Resüme zur ARD-Sendung: Einsteins Boot
Datum: Dienstag, 18. Februar 2003 um 01:07
Thema: Probleme & Lösungen der Gesellschaft


Die Nazis einmal nicht als Massenmörder, sondern als kleine Diebe, die für einen kleinen finanziellen Gewinn menschliche Existenzen vernichten oder sogar den Tod dieser Menschen verursachen.


Hallöchen

Ist schon vorüber, aber darüber sprechen kann man auch danach. Und zwar ging es, ich hatte glaub vor Monate bereits über eine ähnliche Sendung berichtet, über den Umgang mit jüdischen Deutschen in den Anfangszeiten des Nazionalsozialismus. Ich finde so etwas interessant, weil es die Geschichten hinter den nackten Zahlen illustriert und den Alltag der Mitläufer und Profiteure sichtbar macht. Weil es eben zeigt, wie solche Katastrophen im Kleinen funktionieren. Die Nazis einmal nicht als Massenmörder, sondern als kleine Diebe, die für einen kleinen finanziellen Gewinn menschliche Existenzen vernichten oder sogar den Tod dieser Menschen verursachen.
Und weil diese Dinge zeigen, wie unübersehbar das Drama für alle war, die später dann erklärten, daß man das doch nicht ahnen konnte.
Da ging es dann um Ärzte, die gegen den beliebten jüdischen Arzt intrigieren um mehr Patienten zu bekommen etc.

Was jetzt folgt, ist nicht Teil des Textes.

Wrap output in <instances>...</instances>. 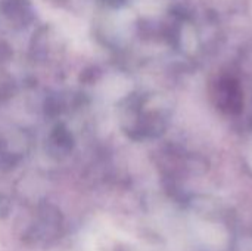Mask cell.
I'll return each instance as SVG.
<instances>
[{"instance_id": "obj_2", "label": "cell", "mask_w": 252, "mask_h": 251, "mask_svg": "<svg viewBox=\"0 0 252 251\" xmlns=\"http://www.w3.org/2000/svg\"><path fill=\"white\" fill-rule=\"evenodd\" d=\"M251 15H252V0H251Z\"/></svg>"}, {"instance_id": "obj_1", "label": "cell", "mask_w": 252, "mask_h": 251, "mask_svg": "<svg viewBox=\"0 0 252 251\" xmlns=\"http://www.w3.org/2000/svg\"><path fill=\"white\" fill-rule=\"evenodd\" d=\"M250 160L252 161V146H251V149H250Z\"/></svg>"}]
</instances>
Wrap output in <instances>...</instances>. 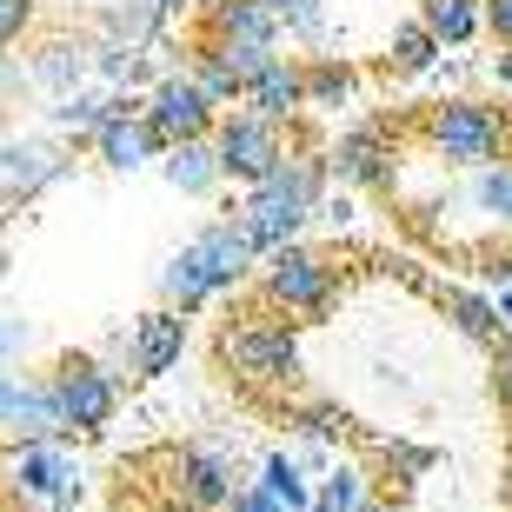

Und eine Geschichte will ich mal im Detail wiedergeben. Und zwar spielte das in einer kleineren Gemeinde namens Lüdenburg oder so ähnlich. Da gab es einen jüdischen Schuhhändler, die dort eine Salamander-Filiale hatte. Eines Tages beschloß der mit einem Parteibuch der NSDAP ausgestattete Bürgermeister sich etwas im Sinne des deutschen Volkes zu engagieren und wies alle im Dienste der Gemeinde stehenden Personen an, fortan nicht mehr beim Juden zu kaufen. Die meisten Leute waren schnell dabei, doch enstand ein Problem: Salamander-Schuhe waren die besten und man wollte nicht so recht drauf verzichten - nicht mal dem deutschen Volke wegen. Also schrieb der Bürgermeister erstens an die Vermieterin des Schuhhändlers, sie möge doch bitte tätig werden und dem Undeutschen (der übrigens sehr gerne Deutscher war und in seinem Laden sogar eine Auszeichnung hängen hatte, weil er im 1. WK für sein deutsches Vaterland gekämpft hatte) den Mietvertrag kündigen. Und er schrieb an Salamander, das Unternehmen, und erklärte, man würde doch so gerne Salamander-Schuhe kaufen, aber mit dem blöden Juden sei das ja nicht zu machen. Ob man nicht das Geschäft an einen richtigen Deutschen weitergeben könnte?
Und Salamander wußte, was die deutsche Sache erwartete und antwortete ihm, man sei ebenfalls schon länger unglücklich mit dem Händler, könne aber keine Alternative finden. Aber man würde sich freuen, wenn jemand bei der Suche nach einem Nachfolger behilflich wäre.
Gesagt, getan. Bald wurde das Geschäft dichtgemacht und zwei Häuser weiter ein neuer Salamander-Laden eröffnet, in dem man als Deutscher einkaufen konnte, ohne ein schlechtes Gewissen haben zu müssen.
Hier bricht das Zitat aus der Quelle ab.